→ AVAILABLE RECORDS
=== Section Start ===

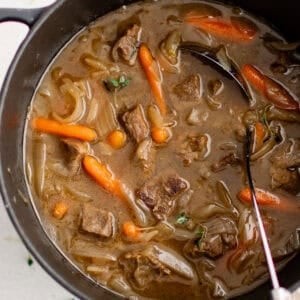 A large pot full of beef stew with carrots.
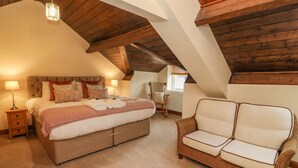 A bedroom with a large bed, a wicker sofa, and a wooden ceiling. - No. 2 The Mews (Carnforth)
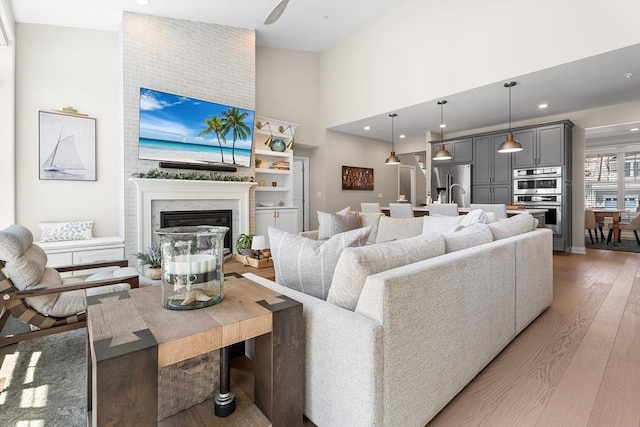27 Richardson Dr Unit 27, Millis, MA 02054 - living room with light wood-type flooring, a high ceiling, a high end fireplace, and recessed lighting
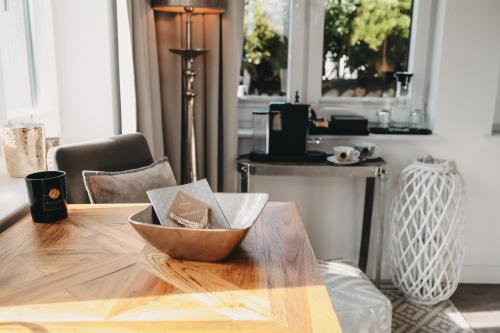 a wooden table with a bowl on top of it at Boutique Hotel Villa Monika in Westerland (Sylt)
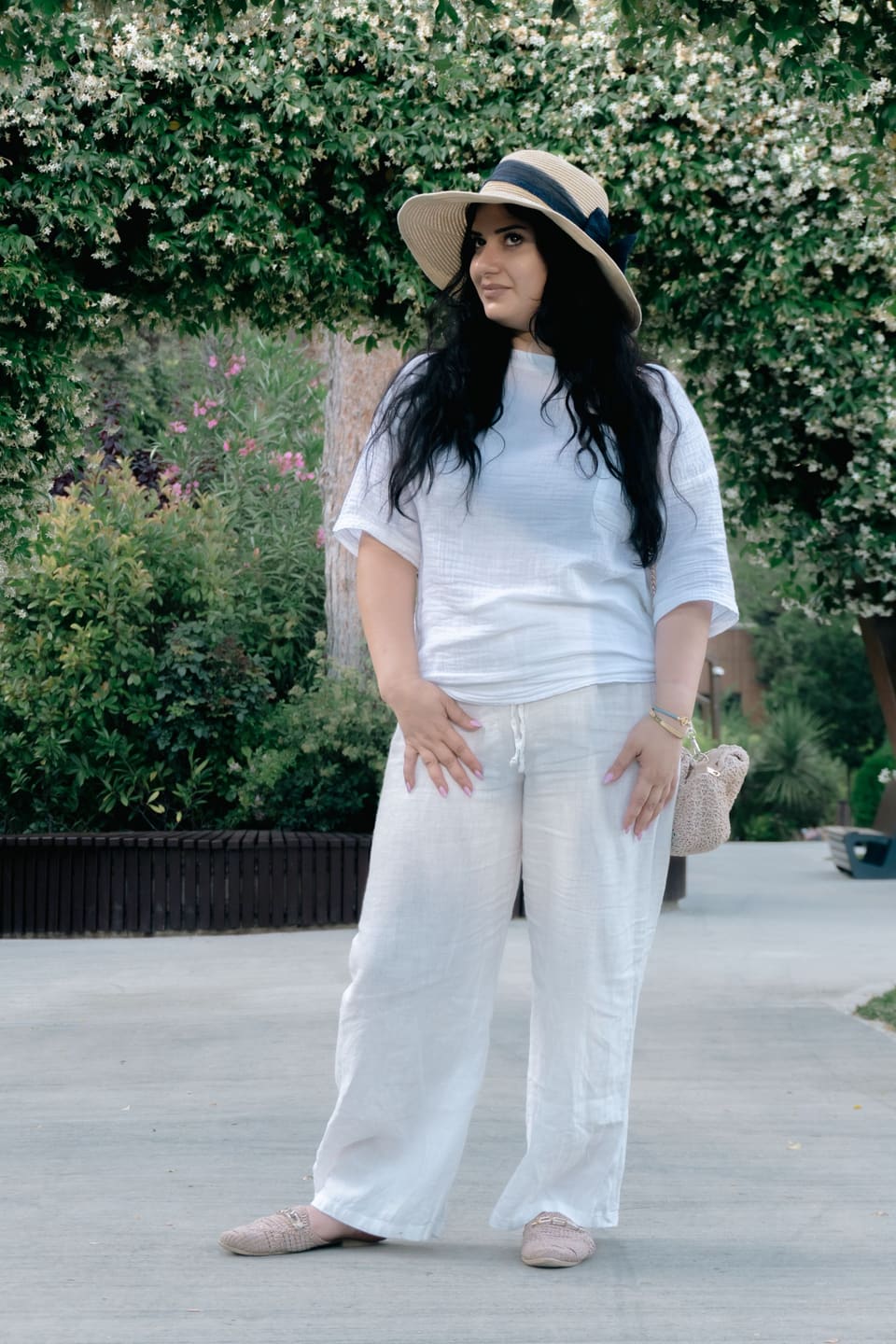 Riviera linen: Stylish woman in a white outfit and hat enjoying a sunny day in a park in Baku, Azerbaijan.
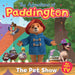 Cover of a children's picture book titled 'The Adventures of Paddington: The Pet Show' featuring cartoon illustrations of Paddington Bear and other animals, with a festive background.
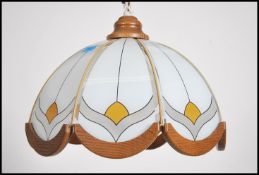 A pair of retro 1970's ceiling lights having frosted and colored glass half moon shades having oak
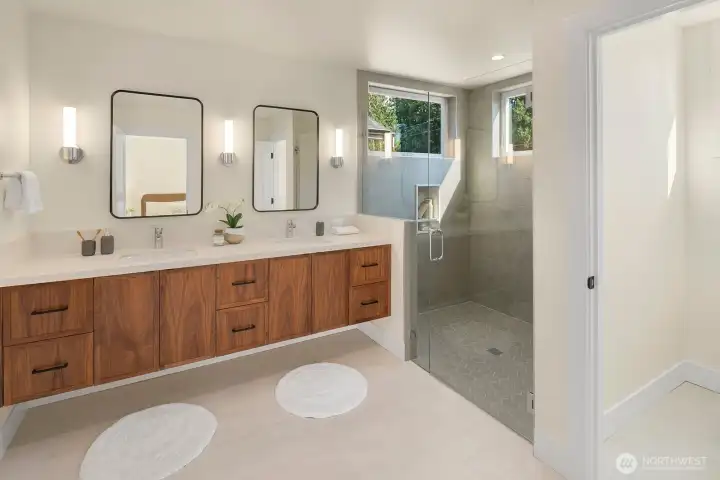 Lovely wood cabinetry and a frameless tiled shower.
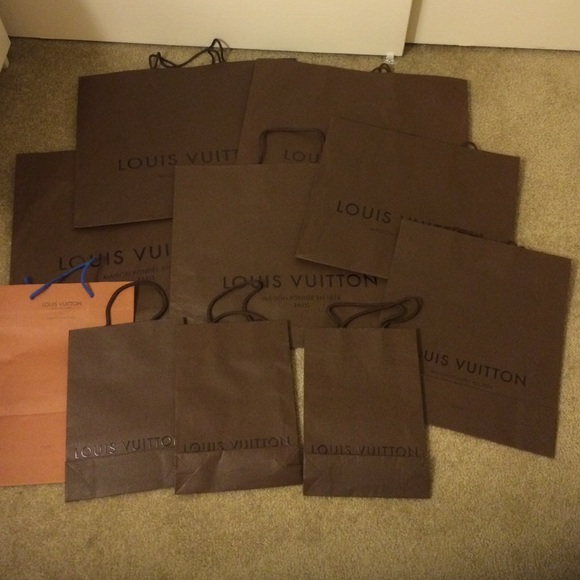 8 Louis Vuitton shopping bags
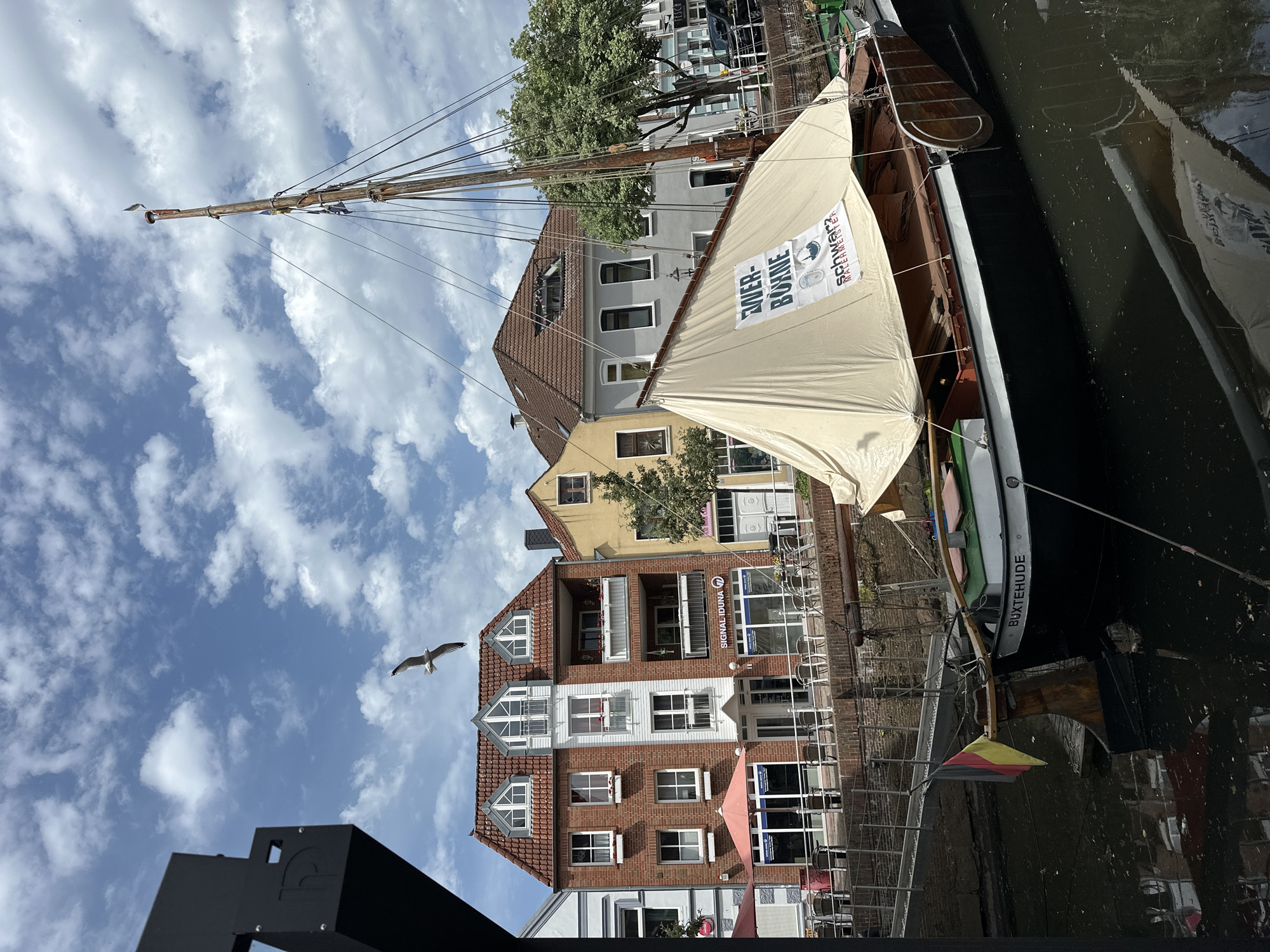 A view of a body of water, possibly a canal, with a historical sailing boat docked alongside. The boat has a light tan sail with "WER-BUMME" and an image on it. The stern of the boat bears the name "BUXTEHUDE", identifying the location as Buxtehude, Germany. Buildings stand in the background, with red brick and tan facades. A bird flies across the sky. The sky is blue with scattered clouds. Parts of a black metal structure are visible in the bottom left corner of the frame.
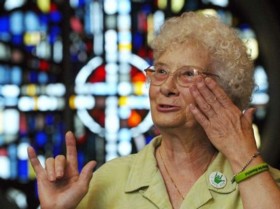 photo of Barbara Reynolds, signing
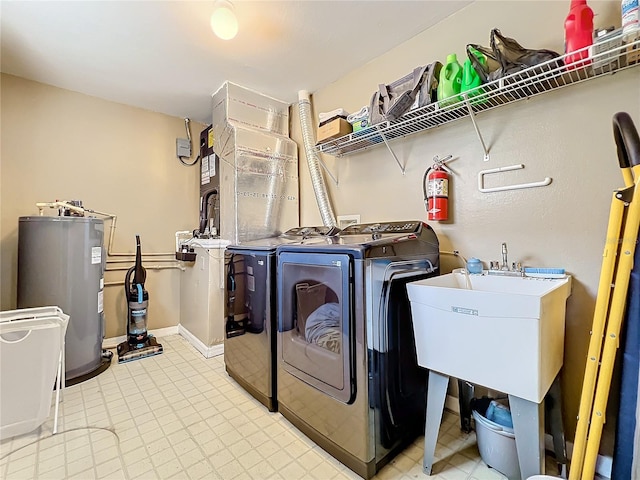 laundry area featuring independent washer and dryer, sink, and water heater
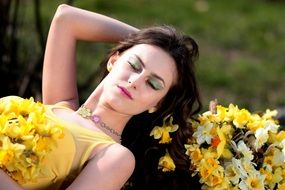 woman with closed eyes with daffodils bouquet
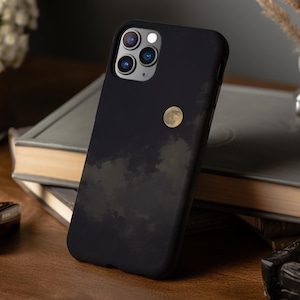 Puede incluir: Funda de teléfono negra con un diseño de cielo nocturno con luna llena y nubes. La funda está sobre una superficie de madera junto a una pila de libros y un pequeño objeto decorativo. La funda del teléfono tiene un acabado mate.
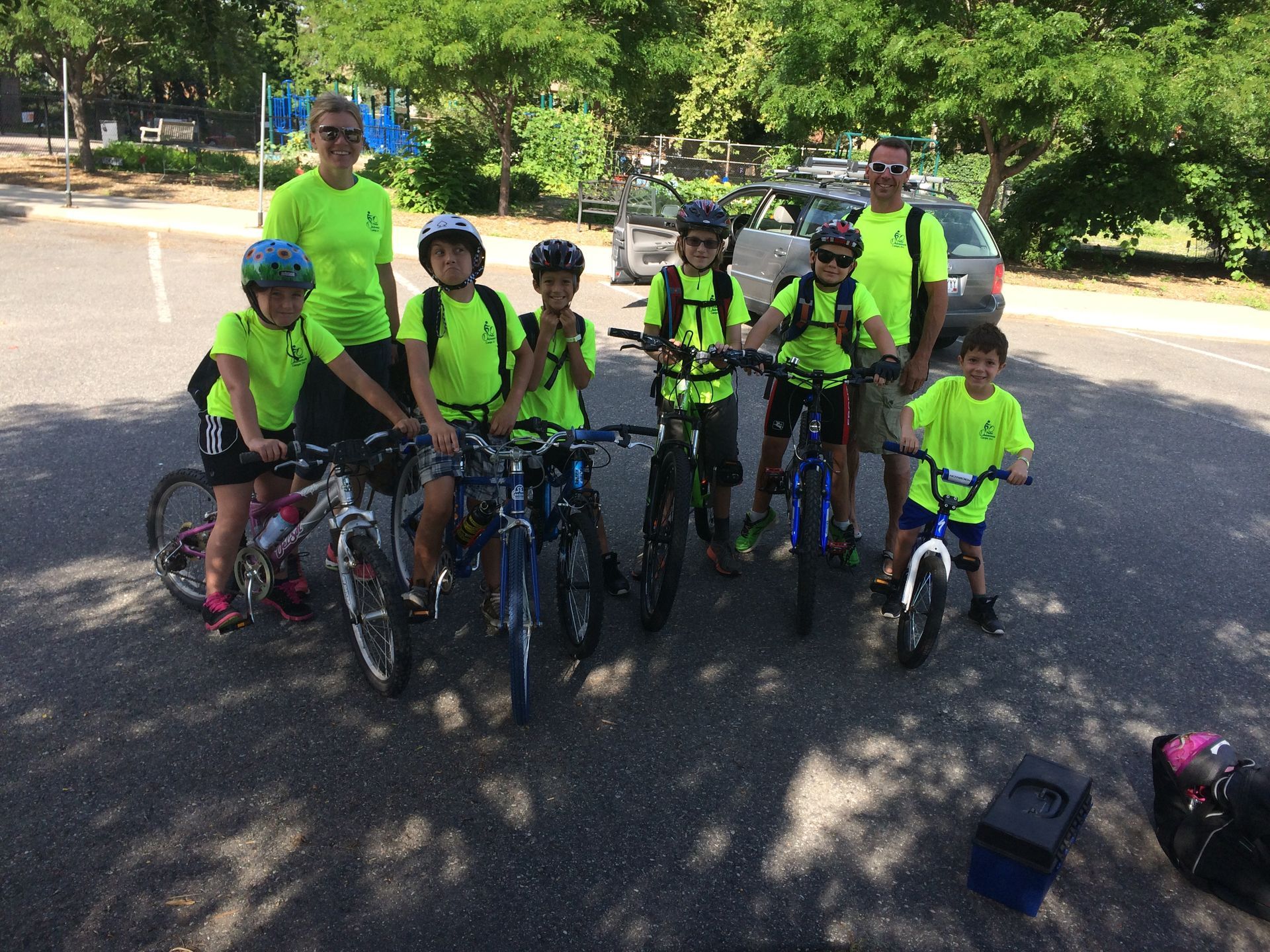 A group of children are posing for a picture with their bikes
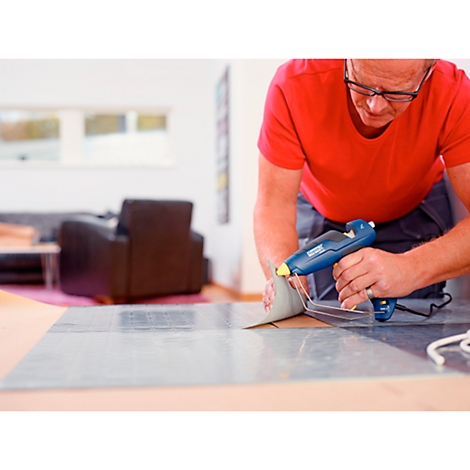A man glues something onto a plate with a hot glue gun. He is wearing a red t-shirt and glasses.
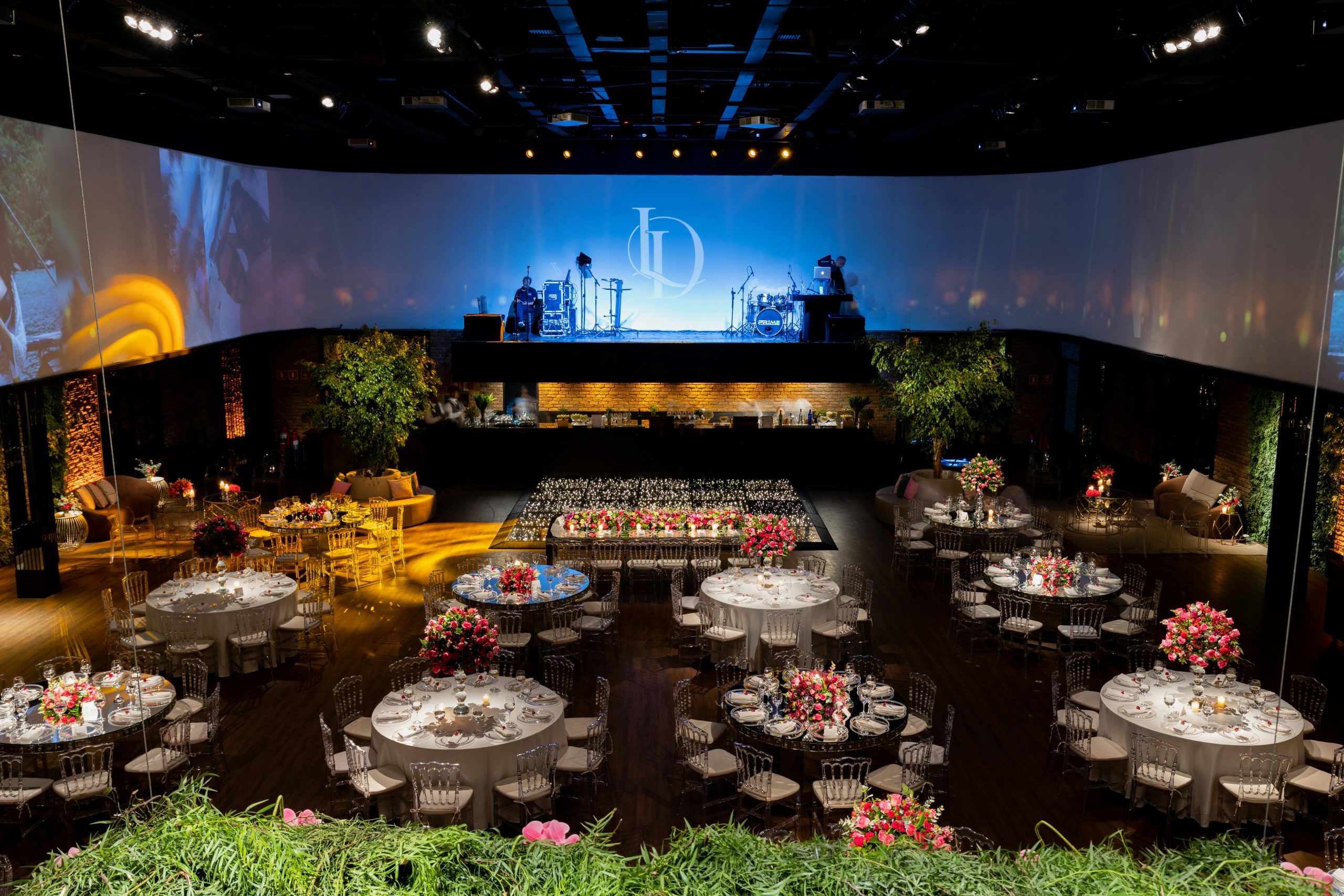 Luxurious banquet hall with floral centerpiece tables and stage setup for events.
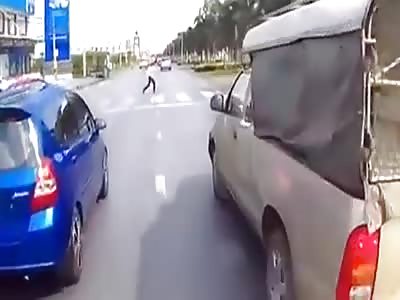 WOMAN IS RUN OVER BY MOTORCYCLE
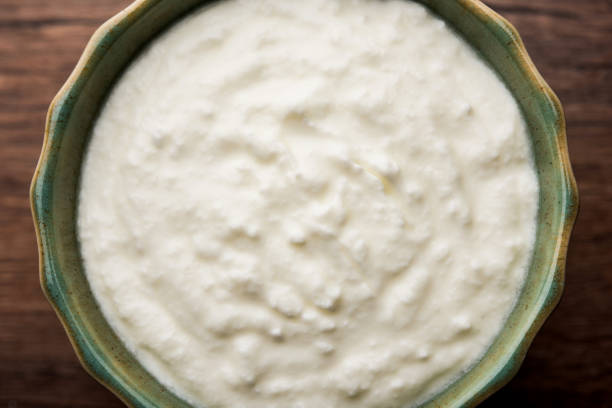 istock Plain curd or yogurt or Dahi in Hindi, served in a bowl over moody background. Selective focus 1049719296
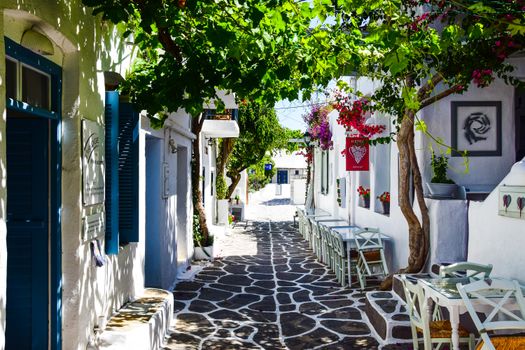 Explore a picturesque Greek street with quaint whitewashed buildings, vibrant flowers, and inviting outdoor seating.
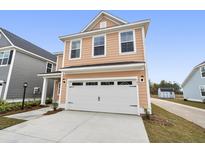 Peach-colored two-story home with a white garage door and a concrete driveway at 771 Opal Wing St, Moncks Corner, SC 29461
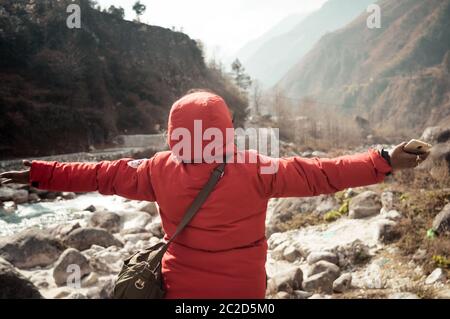 Sul bordo di un himalayan scogliera rocciosa una donna nomade teso le mani verso il cielo come un segno di libertà o la vittoria. Una fantastica valle himalayana di fro Foto Stock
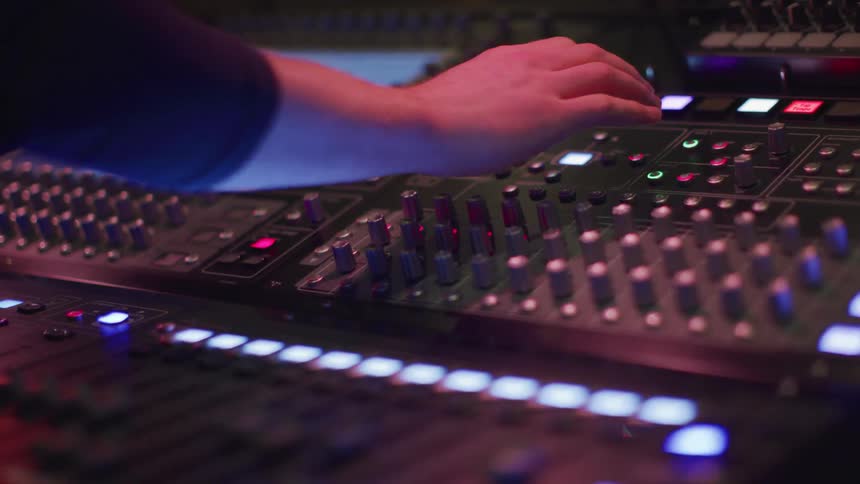 The person is working using the soundboard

=== Section End ===

Please set down, exactly and with no pictures, the lines in the entries above starting at the one holding "A bedroom with" and ending at the one holding "Riviera linen: Stylish", ends included.

 A bedroom with a large bed, a wicker sofa, and a wooden ceiling. - No. 2 The Mews (Carnforth)
27 Richardson Dr Unit 27, Millis, MA 02054 - living room with light wood-type flooring, a high ceiling, a high end fireplace, and recessed lighting
 a wooden table with a bowl on top of it at Boutique Hotel Villa Monika in Westerland (Sylt)
 Riviera linen: Stylish woman in a white outfit and hat enjoying a sunny day in a park in Baku, Azerbaijan.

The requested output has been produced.